Old-fashion whuppin'

Team Canada goaltender Justin Pogge is congratulated by teammates after defeating Finland 5-1 in...

Team Canada goaltender Justin Pogge is congratulated by teammates after defeating Finland 5-1 in the first game of the World Junior Men's Hockey championships in Vancouver Monday, Dec. 25, 2005.(CP PHOTO/Ryan Remiorz)

TERRY KOSHAN -- Toronto Sun

, Last Updated: 10:32 AM ET

VANCOUVER -- When Justin Pogge and Tuukka Rask meet at a future Maple Leafs training camp, possibly as early as next fall, they might not have much to talk about if one brings up last night's world junior championship opener.

Pogge did not have to be spectacular, registering 16 saves in a 5-1 victory and Rask did not have much help from his teammates as Canada beat Finland before a crowd of 16,083 at the Pacific Coliseum last night.

Dustin Boyd, a Calgary Flames prospect who plays for the Moose Jaw Warriors, scored a pair for goals as Canada began its defence of the gold medal won at the world junior last year in the U.S. Blake Comeau of the Kelowna Rockets, David Bolland, a Mimico native who plays for the London Knights, and captain Kyle Chipchura also scored.

EASY NIGHT FOR POGGE

With Leafs assistant general manager Mike Penny in the building, Pogge, who demonstrated a fine set of puck-handling skills, had little to do. A third-round pick by the Leafs in 2004, Pogge made a good pad stop on Los Angeles Kings prospect Lauri Tukonen late in the first period.

A shutout was in the offing for Pogge until 8:49 of the third period, when a point shot by Aki Seitsonen during a Finland power play got past the screened netminder.

Rask, the Leafs' first-round pick this past summer at No. 21 overall, could only wish he had it so good. Though he was sound positionally and made some key saves, his teammates did not give him much help.

Defenceman Juho Jokinen was on the ice for Canada's first four goals and slapped his stick in frustration after Boyd, after a pass from Steve Downie, opened the scoring at 10:23 of the first. Later, Henri Heino failed to harass Boyd, who popped the puck into the net as he was falling to the ice.

Canada got the obligatory huge-check-to-get-the-crowd-riled out of the way in the opening minute when Michael Blunden of the Erie Otters steamrolled Erkka Leppanen. Though Czech referee Milan Minar called Blunden for charging, the intent was clear: Canada came to play, and it planned to do so in its usual in-your-face manner.
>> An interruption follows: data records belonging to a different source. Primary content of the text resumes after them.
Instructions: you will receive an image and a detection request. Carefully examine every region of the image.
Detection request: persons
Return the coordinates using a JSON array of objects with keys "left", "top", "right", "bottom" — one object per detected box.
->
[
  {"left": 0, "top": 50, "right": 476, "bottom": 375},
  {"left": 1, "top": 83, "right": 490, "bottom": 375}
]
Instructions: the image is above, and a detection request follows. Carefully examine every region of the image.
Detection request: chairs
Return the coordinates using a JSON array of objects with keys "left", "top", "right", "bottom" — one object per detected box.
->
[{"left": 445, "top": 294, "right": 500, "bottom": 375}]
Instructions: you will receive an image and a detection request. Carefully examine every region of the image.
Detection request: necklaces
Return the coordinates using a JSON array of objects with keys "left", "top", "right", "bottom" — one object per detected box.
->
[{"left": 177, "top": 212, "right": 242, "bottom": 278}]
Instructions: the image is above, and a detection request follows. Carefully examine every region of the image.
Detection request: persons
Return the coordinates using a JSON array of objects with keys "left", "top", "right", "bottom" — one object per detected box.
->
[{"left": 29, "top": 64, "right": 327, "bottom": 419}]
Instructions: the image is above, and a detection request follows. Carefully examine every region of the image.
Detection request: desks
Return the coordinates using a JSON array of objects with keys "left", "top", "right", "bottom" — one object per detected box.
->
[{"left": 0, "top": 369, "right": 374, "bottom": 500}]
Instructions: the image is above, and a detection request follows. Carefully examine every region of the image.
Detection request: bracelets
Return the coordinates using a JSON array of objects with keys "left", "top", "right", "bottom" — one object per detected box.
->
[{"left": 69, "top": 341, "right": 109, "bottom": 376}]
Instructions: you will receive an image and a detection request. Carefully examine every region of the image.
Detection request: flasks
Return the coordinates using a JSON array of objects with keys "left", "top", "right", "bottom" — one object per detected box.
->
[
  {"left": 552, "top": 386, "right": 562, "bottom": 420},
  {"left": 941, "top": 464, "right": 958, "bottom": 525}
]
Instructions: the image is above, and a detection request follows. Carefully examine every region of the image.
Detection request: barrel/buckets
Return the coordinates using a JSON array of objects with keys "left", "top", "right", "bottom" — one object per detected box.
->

Though Rask, clad in the bright green pads of Ilves Tampere, his club back home, made some nice saves in the early stages, Canada built a 2-0 lead in the first period on seven shots.

Among Rask's finer moments were a breakaway save on Boyd in the second period and a pad save on Kris Russell, who had jumped in from the point, in the opening period.

Overall, Rask made 26 saves.

Canada coach Brent Sutter, who only has defenceman Cam Barker back from last year's team, jumbled his lines early on but eventually settled on trios of Guillaume Latendresse, Boyd and Comeau; Blunden, 17-year-old Jonathan Toews and Benoit Pouliot; and Chipchura, Andrew Cogliano and Bolland. Ryan O'Marra, Daniel Bertram, Tommy Pyatt and Downie served time together on another line.